* Directions for this task *
Rewrite the article about Nathan Huggins between "For many Union" and "him to Union.", inclusive, putting "undergraduates" in place of "students".

* Given text *
-- Opening Marker --

For many Union College students, finding ways to make Union a home keeps them coming back each year to graduate. But for Nathan Huggins, finding a place like home is what brought him to Union.
Stationed at Offutt Air Force Base in Omaha, Nathan wanted to spend the Sabbath hours with people who shared his new faith. He had recently started attending an Omaha area Adventist church, but his search for a Friday evening vespers service led him to make the drive to Lincoln.
Looking for the service, he wandered into the Ortner Center. “I ended up meeting Crista Nazario, an IRR student who was working at the desk,” he explained. “It was funny because her family planned to go see the Glass Cathedral near Omaha. Even though we just met, she basically invited me to go with them. I hung out with them that whole night and then later kept going back to their house.”
Huggins ended up enrolling at Union 14 months later and has continued to maintain a close relationship with the Nazarios. “They’re kind of like parents to me,” said the senior International Rescue and Relief major. “Just to be able to talk to people outside of school and get advice is really helpful. I hardly ever get to go home to see family, so having someone to visit and a house to goto is really nice. It’s something that I think everybody needs.”
Steve Nazario, director of visual communication at Union, and his family are notorious for welcoming students into their home. They are one of many Union employees who go out of their way to help students feel comfortable. “With Steve, it’s like family,” said Caleb White, junior theology major. “Their place is basically a home away from home.”

-- Closing Marker --

Entries drawn from a collection:
-- Opening Marker --

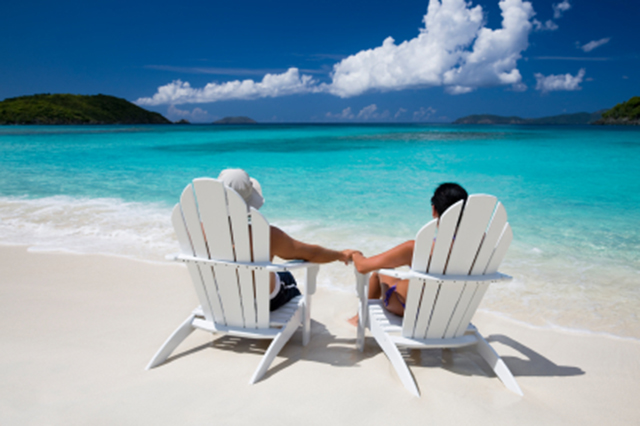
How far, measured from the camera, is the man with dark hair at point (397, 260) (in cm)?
233

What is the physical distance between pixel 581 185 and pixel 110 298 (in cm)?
1222

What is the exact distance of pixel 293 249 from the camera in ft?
8.23

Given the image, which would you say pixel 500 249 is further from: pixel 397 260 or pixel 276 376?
pixel 276 376

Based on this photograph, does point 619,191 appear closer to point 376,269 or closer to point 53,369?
point 376,269

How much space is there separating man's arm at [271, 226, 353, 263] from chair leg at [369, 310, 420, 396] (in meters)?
0.60

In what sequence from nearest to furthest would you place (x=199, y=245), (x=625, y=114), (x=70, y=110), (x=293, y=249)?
(x=199, y=245)
(x=293, y=249)
(x=625, y=114)
(x=70, y=110)

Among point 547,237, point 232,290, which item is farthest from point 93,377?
point 547,237

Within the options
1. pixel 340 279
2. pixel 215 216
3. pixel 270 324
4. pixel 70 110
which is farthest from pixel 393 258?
pixel 70 110

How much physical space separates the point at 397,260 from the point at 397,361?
638 mm

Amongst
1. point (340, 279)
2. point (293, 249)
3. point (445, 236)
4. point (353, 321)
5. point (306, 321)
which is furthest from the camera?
point (340, 279)

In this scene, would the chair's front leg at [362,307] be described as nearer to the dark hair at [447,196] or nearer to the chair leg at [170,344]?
the dark hair at [447,196]

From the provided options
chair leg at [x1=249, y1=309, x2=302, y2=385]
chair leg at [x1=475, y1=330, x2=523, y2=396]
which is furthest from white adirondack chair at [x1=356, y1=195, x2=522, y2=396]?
chair leg at [x1=249, y1=309, x2=302, y2=385]

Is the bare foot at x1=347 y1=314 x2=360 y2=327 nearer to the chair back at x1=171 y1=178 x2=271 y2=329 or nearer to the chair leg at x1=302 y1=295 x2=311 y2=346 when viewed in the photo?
the chair leg at x1=302 y1=295 x2=311 y2=346

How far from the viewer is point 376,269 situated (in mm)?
2494
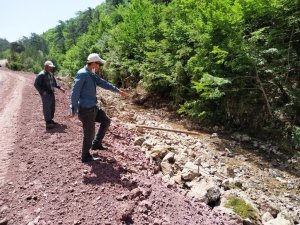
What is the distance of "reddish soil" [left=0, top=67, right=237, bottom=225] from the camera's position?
525 cm

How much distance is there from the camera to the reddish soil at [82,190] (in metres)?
5.25

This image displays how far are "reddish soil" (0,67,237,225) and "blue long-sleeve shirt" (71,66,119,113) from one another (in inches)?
52.9

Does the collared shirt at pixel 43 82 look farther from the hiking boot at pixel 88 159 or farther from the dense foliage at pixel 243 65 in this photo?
the dense foliage at pixel 243 65

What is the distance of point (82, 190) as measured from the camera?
5.90m

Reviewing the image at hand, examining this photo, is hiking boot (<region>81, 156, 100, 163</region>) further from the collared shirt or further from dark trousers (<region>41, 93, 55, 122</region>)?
the collared shirt

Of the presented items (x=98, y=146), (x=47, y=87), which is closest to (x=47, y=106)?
(x=47, y=87)

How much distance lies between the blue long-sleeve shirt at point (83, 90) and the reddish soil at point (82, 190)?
134cm

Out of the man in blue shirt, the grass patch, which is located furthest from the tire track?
the grass patch

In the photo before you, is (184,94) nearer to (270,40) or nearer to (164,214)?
(270,40)

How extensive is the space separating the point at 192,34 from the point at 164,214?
11.7m

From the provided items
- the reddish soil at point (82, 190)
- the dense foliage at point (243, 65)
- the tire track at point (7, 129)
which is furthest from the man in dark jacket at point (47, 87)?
the dense foliage at point (243, 65)

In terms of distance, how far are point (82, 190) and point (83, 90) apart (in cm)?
203

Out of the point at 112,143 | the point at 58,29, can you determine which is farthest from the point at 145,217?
the point at 58,29

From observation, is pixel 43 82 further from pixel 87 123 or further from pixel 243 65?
pixel 243 65
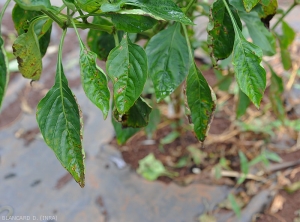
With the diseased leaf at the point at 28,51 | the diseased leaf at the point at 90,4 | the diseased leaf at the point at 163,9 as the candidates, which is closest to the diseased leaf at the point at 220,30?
the diseased leaf at the point at 163,9

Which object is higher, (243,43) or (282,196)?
(243,43)

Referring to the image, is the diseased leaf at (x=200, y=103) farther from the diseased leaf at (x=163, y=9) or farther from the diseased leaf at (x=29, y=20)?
the diseased leaf at (x=29, y=20)

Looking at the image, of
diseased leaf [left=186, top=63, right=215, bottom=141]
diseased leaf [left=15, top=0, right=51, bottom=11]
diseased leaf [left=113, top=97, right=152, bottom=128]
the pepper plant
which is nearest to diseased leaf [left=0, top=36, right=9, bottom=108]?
the pepper plant

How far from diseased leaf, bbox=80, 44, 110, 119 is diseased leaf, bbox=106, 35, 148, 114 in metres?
0.02

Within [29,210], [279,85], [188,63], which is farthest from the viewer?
[29,210]

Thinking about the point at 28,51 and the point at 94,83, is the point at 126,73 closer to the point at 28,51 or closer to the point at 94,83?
the point at 94,83

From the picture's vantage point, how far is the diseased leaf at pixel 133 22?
59cm

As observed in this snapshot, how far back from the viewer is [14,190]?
132 cm

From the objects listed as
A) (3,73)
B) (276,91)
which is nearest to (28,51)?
(3,73)

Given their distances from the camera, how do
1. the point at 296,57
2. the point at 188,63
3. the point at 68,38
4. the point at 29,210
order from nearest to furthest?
the point at 188,63, the point at 29,210, the point at 296,57, the point at 68,38

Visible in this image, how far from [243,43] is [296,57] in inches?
57.9

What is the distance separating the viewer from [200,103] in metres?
0.70

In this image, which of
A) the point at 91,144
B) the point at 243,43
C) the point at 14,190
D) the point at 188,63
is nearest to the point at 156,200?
the point at 91,144

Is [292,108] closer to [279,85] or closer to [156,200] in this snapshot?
[279,85]
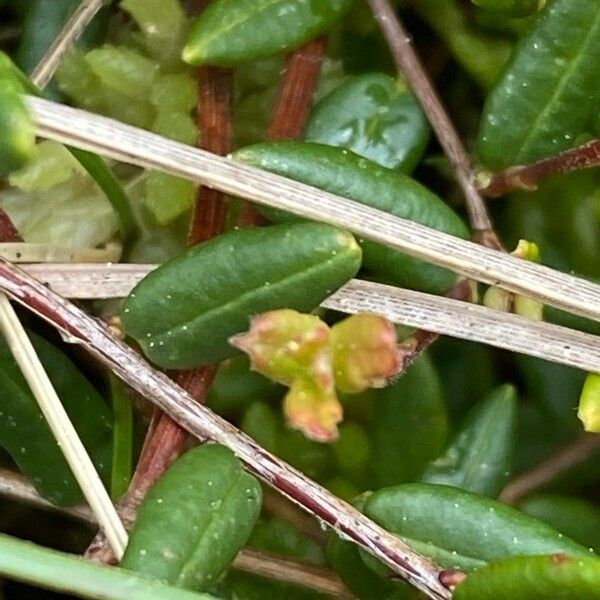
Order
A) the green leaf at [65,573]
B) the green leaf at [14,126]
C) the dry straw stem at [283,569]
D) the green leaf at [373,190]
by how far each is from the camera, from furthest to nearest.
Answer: the dry straw stem at [283,569]
the green leaf at [373,190]
the green leaf at [14,126]
the green leaf at [65,573]

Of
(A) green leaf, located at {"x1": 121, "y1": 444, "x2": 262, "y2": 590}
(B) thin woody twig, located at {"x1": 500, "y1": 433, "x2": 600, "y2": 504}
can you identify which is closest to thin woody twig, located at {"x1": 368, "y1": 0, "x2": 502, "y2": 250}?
(B) thin woody twig, located at {"x1": 500, "y1": 433, "x2": 600, "y2": 504}

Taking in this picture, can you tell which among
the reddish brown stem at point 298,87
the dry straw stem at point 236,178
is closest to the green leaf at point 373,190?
the dry straw stem at point 236,178

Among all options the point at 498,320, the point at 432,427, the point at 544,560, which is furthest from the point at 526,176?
the point at 544,560

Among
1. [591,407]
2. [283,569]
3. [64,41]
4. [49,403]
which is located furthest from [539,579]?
[64,41]

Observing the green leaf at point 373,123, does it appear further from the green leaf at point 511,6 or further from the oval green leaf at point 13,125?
the oval green leaf at point 13,125

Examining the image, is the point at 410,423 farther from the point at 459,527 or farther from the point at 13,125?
the point at 13,125

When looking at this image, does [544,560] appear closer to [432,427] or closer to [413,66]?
[432,427]

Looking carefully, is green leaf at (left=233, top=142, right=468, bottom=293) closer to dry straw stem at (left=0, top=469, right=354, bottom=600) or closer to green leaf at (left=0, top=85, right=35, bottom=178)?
green leaf at (left=0, top=85, right=35, bottom=178)
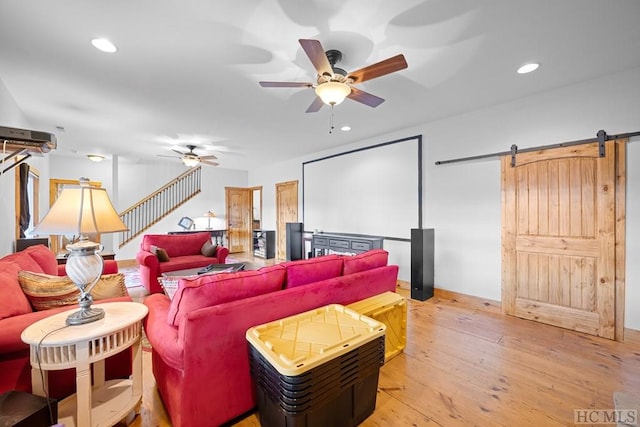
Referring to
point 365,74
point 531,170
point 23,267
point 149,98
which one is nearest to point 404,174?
point 531,170

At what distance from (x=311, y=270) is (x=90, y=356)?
134cm

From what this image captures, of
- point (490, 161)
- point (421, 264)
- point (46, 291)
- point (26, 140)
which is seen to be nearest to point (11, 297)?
point (46, 291)

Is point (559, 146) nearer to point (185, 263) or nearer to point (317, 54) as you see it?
point (317, 54)

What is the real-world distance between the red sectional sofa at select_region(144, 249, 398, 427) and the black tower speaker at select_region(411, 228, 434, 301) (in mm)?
2351

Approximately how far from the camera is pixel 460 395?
190cm

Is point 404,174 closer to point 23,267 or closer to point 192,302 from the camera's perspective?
point 192,302

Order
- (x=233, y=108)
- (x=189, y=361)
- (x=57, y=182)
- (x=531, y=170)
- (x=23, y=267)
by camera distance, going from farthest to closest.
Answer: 1. (x=57, y=182)
2. (x=233, y=108)
3. (x=531, y=170)
4. (x=23, y=267)
5. (x=189, y=361)

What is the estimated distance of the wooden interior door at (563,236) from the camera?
271cm

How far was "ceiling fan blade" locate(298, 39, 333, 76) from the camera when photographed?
1.70 metres

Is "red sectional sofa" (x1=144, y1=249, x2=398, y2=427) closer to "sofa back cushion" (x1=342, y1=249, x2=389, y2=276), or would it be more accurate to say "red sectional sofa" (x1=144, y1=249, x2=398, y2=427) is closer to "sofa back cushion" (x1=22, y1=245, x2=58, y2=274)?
"sofa back cushion" (x1=342, y1=249, x2=389, y2=276)

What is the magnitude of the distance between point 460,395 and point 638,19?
9.86 ft

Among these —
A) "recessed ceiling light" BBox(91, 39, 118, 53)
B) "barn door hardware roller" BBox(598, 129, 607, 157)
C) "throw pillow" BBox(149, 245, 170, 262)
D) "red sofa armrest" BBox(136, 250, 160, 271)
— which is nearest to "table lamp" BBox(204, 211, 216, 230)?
"throw pillow" BBox(149, 245, 170, 262)

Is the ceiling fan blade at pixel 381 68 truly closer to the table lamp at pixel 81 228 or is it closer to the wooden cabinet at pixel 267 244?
the table lamp at pixel 81 228

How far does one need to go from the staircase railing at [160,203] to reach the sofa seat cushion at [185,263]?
9.83 feet
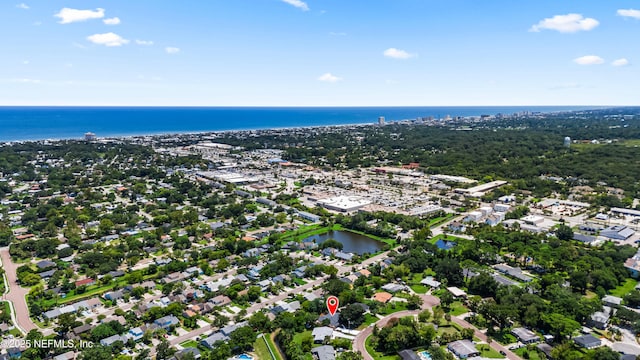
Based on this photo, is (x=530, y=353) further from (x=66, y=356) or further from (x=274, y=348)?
(x=66, y=356)

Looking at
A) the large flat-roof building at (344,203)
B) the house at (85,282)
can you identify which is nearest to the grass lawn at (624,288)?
the large flat-roof building at (344,203)

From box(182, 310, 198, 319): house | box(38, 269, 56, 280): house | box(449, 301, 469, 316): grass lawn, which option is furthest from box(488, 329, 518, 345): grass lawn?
box(38, 269, 56, 280): house

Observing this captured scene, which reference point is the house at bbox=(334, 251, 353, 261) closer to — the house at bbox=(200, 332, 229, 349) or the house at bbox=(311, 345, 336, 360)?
the house at bbox=(311, 345, 336, 360)

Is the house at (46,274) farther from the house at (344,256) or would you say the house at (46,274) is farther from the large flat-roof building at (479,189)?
the large flat-roof building at (479,189)

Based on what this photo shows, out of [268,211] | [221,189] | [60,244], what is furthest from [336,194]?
[60,244]

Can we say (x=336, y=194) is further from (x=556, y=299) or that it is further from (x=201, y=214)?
(x=556, y=299)

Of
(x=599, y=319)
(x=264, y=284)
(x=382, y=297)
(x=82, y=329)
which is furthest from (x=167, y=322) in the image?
(x=599, y=319)
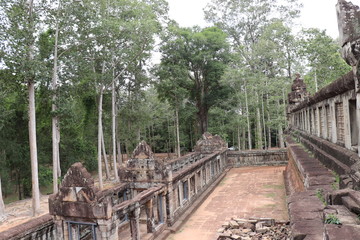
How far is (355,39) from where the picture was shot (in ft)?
12.3

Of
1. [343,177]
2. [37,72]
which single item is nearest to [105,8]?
[37,72]

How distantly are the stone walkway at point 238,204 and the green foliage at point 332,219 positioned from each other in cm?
633

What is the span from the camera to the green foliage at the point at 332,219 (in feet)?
9.30

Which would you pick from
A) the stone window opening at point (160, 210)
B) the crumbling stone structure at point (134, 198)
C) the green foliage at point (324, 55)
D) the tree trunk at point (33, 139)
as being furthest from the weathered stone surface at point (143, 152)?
the green foliage at point (324, 55)

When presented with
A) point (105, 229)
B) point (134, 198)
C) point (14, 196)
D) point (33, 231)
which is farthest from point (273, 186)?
point (14, 196)

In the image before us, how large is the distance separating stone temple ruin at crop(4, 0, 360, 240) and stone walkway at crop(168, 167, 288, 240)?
19.5 inches

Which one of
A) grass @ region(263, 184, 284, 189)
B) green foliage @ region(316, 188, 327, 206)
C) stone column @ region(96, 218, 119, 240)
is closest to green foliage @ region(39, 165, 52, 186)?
grass @ region(263, 184, 284, 189)

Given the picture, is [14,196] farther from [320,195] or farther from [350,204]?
[350,204]

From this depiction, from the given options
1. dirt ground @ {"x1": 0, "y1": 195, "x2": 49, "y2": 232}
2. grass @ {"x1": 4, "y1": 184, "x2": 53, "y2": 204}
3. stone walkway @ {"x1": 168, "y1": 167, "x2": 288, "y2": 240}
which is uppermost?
stone walkway @ {"x1": 168, "y1": 167, "x2": 288, "y2": 240}

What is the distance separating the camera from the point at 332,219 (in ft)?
9.48

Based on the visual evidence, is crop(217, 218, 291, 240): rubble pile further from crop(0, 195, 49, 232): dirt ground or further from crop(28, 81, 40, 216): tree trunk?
crop(0, 195, 49, 232): dirt ground

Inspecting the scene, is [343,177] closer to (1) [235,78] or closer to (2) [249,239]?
(2) [249,239]

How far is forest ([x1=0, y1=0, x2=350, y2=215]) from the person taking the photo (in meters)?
14.9

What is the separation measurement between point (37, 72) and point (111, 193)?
27.9ft
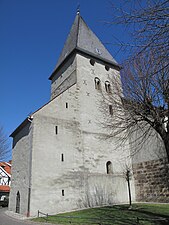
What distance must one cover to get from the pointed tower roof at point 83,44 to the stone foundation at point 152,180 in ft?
34.1

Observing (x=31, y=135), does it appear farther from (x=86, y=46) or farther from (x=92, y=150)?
(x=86, y=46)

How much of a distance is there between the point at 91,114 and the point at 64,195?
6.94 m

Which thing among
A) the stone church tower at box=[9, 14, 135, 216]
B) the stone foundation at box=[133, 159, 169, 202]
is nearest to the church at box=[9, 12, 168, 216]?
the stone church tower at box=[9, 14, 135, 216]

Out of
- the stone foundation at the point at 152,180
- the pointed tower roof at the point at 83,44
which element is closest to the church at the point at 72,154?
the stone foundation at the point at 152,180

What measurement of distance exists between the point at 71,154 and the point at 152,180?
6.58 metres

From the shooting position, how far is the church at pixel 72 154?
13.4m

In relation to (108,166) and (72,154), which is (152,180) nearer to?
(108,166)

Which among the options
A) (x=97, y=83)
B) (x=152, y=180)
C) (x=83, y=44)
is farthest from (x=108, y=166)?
(x=83, y=44)

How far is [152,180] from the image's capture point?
1592 cm

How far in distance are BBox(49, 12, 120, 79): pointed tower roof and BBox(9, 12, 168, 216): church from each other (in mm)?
326

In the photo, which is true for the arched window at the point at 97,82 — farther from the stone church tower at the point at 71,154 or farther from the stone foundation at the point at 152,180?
the stone foundation at the point at 152,180

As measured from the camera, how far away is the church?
13.4m

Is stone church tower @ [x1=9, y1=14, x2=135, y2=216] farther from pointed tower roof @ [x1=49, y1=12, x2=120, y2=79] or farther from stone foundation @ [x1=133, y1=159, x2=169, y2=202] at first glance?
stone foundation @ [x1=133, y1=159, x2=169, y2=202]

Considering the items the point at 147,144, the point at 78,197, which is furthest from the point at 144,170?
the point at 78,197
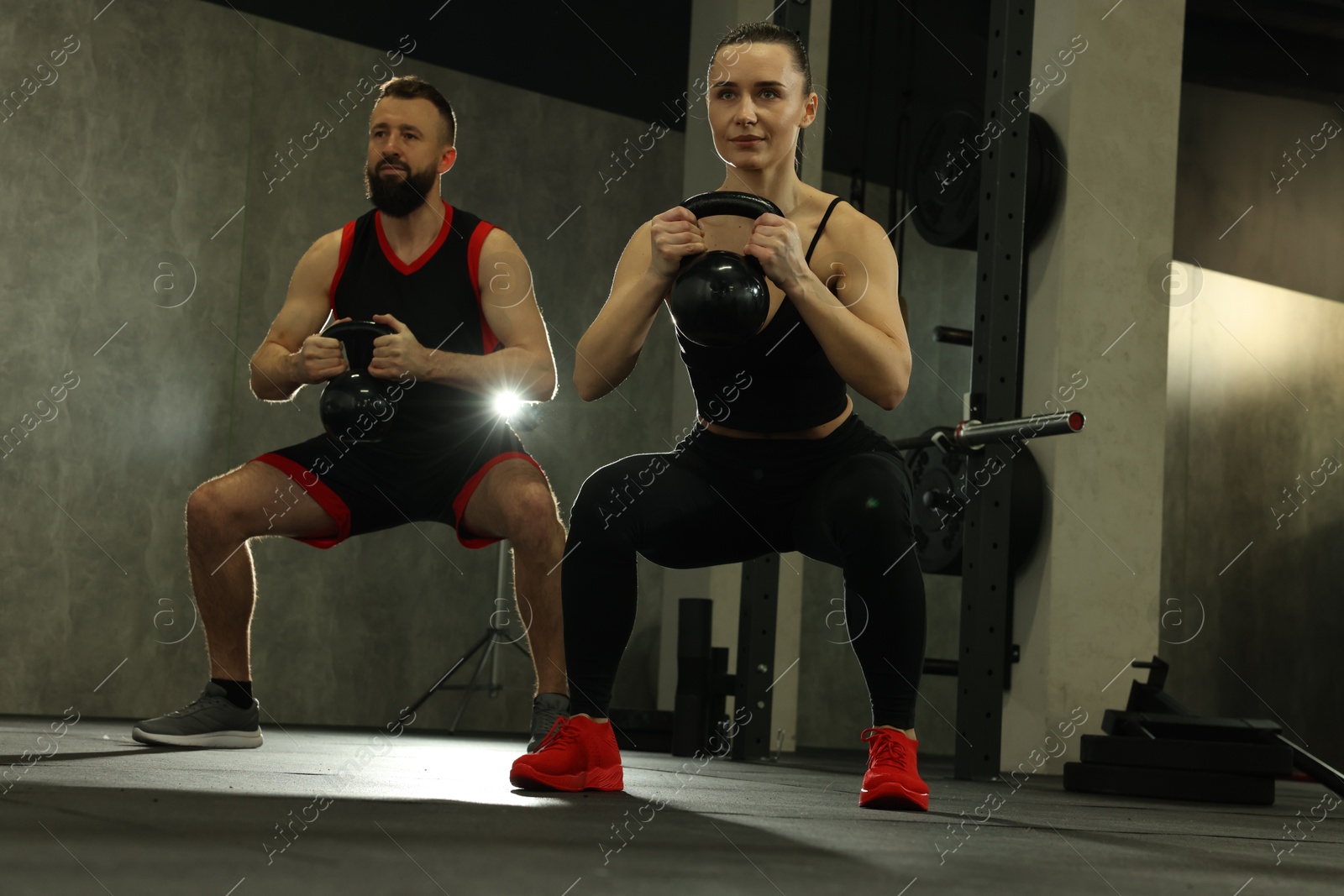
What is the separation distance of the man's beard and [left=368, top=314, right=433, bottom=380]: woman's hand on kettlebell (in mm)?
400

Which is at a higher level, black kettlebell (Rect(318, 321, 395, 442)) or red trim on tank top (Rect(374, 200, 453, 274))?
red trim on tank top (Rect(374, 200, 453, 274))

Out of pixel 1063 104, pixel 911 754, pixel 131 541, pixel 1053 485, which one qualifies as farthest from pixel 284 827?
pixel 131 541

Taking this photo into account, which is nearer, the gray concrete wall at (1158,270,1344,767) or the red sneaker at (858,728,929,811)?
the red sneaker at (858,728,929,811)

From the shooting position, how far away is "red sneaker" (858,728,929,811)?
5.88 ft

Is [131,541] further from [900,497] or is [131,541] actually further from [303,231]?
[900,497]

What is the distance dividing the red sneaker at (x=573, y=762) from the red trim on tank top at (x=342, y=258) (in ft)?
4.99

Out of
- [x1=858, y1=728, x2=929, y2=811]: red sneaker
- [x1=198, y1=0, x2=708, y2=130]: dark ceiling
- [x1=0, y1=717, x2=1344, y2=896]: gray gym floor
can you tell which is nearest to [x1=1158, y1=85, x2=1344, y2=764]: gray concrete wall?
[x1=198, y1=0, x2=708, y2=130]: dark ceiling

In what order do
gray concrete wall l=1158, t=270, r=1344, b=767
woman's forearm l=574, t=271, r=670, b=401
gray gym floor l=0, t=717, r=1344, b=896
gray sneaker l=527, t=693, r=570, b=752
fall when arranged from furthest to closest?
gray concrete wall l=1158, t=270, r=1344, b=767 → gray sneaker l=527, t=693, r=570, b=752 → woman's forearm l=574, t=271, r=670, b=401 → gray gym floor l=0, t=717, r=1344, b=896

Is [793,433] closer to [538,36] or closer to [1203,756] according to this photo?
[1203,756]

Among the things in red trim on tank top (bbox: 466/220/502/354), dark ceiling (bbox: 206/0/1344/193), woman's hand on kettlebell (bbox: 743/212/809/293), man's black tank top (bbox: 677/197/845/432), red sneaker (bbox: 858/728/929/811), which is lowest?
red sneaker (bbox: 858/728/929/811)

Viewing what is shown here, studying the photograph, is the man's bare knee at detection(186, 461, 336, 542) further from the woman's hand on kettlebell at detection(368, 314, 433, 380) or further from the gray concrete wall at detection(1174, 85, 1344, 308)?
the gray concrete wall at detection(1174, 85, 1344, 308)

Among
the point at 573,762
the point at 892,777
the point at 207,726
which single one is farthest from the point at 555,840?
the point at 207,726

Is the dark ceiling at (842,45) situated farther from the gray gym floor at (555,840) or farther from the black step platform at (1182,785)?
the gray gym floor at (555,840)

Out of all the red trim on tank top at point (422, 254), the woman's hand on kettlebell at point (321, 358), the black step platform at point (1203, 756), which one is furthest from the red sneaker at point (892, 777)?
the red trim on tank top at point (422, 254)
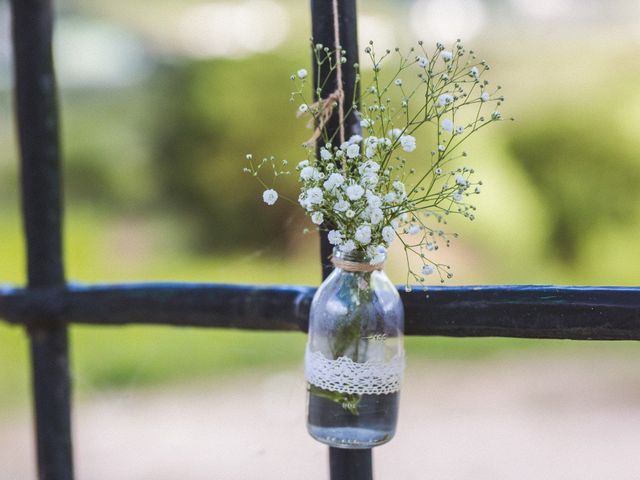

-- Closing Marker --

* Solution below *
For many Union College undergraduates, finding ways to make Union a home keeps them coming back each year to graduate. But for Nathan Huggins, finding a place like home is what brought him to Union.